La ionosfera dilata lo spazio e disintegra la materia cellulare, non la incenerisce, prima l’avvizzisce, poi la scioglie fino ad evaporare nel nulla, senza carità di suono.
Il vulnus della mirabilia esistente, trova la sua ostensione apicale nella natura tenera, ingenua, adorna di specie ed elementi, attorcigliata su sé stessa, avvinghiata alle desuete riproducibilità degl’esseri viventi; in un’interazione lasca, senza soluzione di continuità, dove i germogli sono vuoti ed i sensi otturati.
Alla foce dell’aspro fiume, sempre meno impetuoso, sulle sponde degli argini artificiali ai declivi scoscesi del rilevato terreno, un irsuto e fiero Stambecco, non peccando di connaturata leggiadria, girovaga sospettoso tra i filari spogli, sgommando sul selciato irregolare tra ciuffi sparuti, pietraglia e grovigli di radici sbertucciate che esorbitano dal suolo, alle falde del boschetto che sormonta la spianata basale della vallata.
Qui la natura gli sussurra il cambiamento, lo ravvisa nell’iride languido, dentro i turgidi e vibranti padiglioni auricolari, sotto il pelo ispido, sopra la membrana del cuore.
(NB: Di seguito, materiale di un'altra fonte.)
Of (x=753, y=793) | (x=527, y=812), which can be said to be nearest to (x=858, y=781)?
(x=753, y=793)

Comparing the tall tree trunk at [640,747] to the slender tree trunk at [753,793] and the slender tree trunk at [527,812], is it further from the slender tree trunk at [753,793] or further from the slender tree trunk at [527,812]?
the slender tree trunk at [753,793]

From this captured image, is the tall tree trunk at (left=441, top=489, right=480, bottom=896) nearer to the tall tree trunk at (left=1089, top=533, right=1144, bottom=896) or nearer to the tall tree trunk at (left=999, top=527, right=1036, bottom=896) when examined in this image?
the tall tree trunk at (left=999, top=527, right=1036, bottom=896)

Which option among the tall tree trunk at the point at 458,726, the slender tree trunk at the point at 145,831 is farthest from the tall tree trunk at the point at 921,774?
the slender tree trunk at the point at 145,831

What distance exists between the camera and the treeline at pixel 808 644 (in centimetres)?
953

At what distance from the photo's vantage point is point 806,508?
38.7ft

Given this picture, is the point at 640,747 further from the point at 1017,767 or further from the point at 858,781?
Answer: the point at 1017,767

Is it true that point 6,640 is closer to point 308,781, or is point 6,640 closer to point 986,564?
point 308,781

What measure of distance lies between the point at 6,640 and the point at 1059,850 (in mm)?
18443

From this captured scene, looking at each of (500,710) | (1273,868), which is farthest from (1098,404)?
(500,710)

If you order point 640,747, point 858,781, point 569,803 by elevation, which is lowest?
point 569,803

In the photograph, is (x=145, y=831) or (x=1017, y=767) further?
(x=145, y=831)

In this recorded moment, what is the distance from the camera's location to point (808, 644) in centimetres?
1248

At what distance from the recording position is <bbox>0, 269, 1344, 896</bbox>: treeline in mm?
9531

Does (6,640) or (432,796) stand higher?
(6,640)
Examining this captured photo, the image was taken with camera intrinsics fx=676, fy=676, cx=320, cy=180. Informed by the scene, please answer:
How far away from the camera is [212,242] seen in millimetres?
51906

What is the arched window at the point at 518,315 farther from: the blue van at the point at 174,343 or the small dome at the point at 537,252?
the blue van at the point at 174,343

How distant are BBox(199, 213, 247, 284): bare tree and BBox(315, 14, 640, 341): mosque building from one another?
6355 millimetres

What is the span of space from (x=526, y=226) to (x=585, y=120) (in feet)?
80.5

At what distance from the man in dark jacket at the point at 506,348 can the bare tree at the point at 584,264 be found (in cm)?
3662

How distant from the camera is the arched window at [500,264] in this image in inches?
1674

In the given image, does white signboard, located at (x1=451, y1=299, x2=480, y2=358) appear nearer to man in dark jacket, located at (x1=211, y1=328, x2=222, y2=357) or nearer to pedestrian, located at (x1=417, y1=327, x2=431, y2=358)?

L’ecosistema è altro da sé, in transizione mutevole. Il neo-paesaggio assorbe l’insorgenza dell’aria come una rete strappata, dove si può vedere attraverso i ristretti trafori il languido passaggio della biosfera e lo squarcio la lascia imperversare rarefatta, senza ostruzione alcuna.
Il sito terrestre appare rovesciato, avviluppato sui gineprai delle frasche appassite, decadenti. Il cielo si leviga nel riflesso delle saline macerate da fango e detriti. Percorsi ininterrotti e piccoli crateri pigiano i calcizzati sentieri. Dall’infimità della terra vi è la proiezione visiva sbalzata delle irte sommità dei ghiacciai che si stagliano sopra l’orizzonte, non più aguzzi, taglienti, imponenti, sempre meno rassomiglianti a sé stessi.
Lo Stambecco gentile si destreggia tra gli artefatti della natura agreste con passo felpato, il branco di riferimento è già quivi seminato da alcuni dirupi morbidi che ha risalito con istinto famelico, a queste altitudini di solito contemperato dall’aria dolce. Il bovide scalcia all’indietro per marcare il lastrico in dissolvenza sotto i suoi zoccoli; appigliarsi alle feritoie delle rocce è impervio, non ci sono più strettoie d’appostamento per grattarsi il dorso, la vegetazione è mineralizzata e tutto sembra smottato dall’alto, come falde acquifere che abbiano subito il percorso inverso alla stagnazione. Persino la paura dei lupi montanari è affievolita. Non si scorge erba commestibile, lo sguardo radar con le curvature cornali, è un cenno di disorientamento, presagio di nuovi orizzonti, nuovi ambienti, altre praterie e imperscrutabili destini; ora bisogna adattarsi alla vita. Quella che resta, quella che verrà.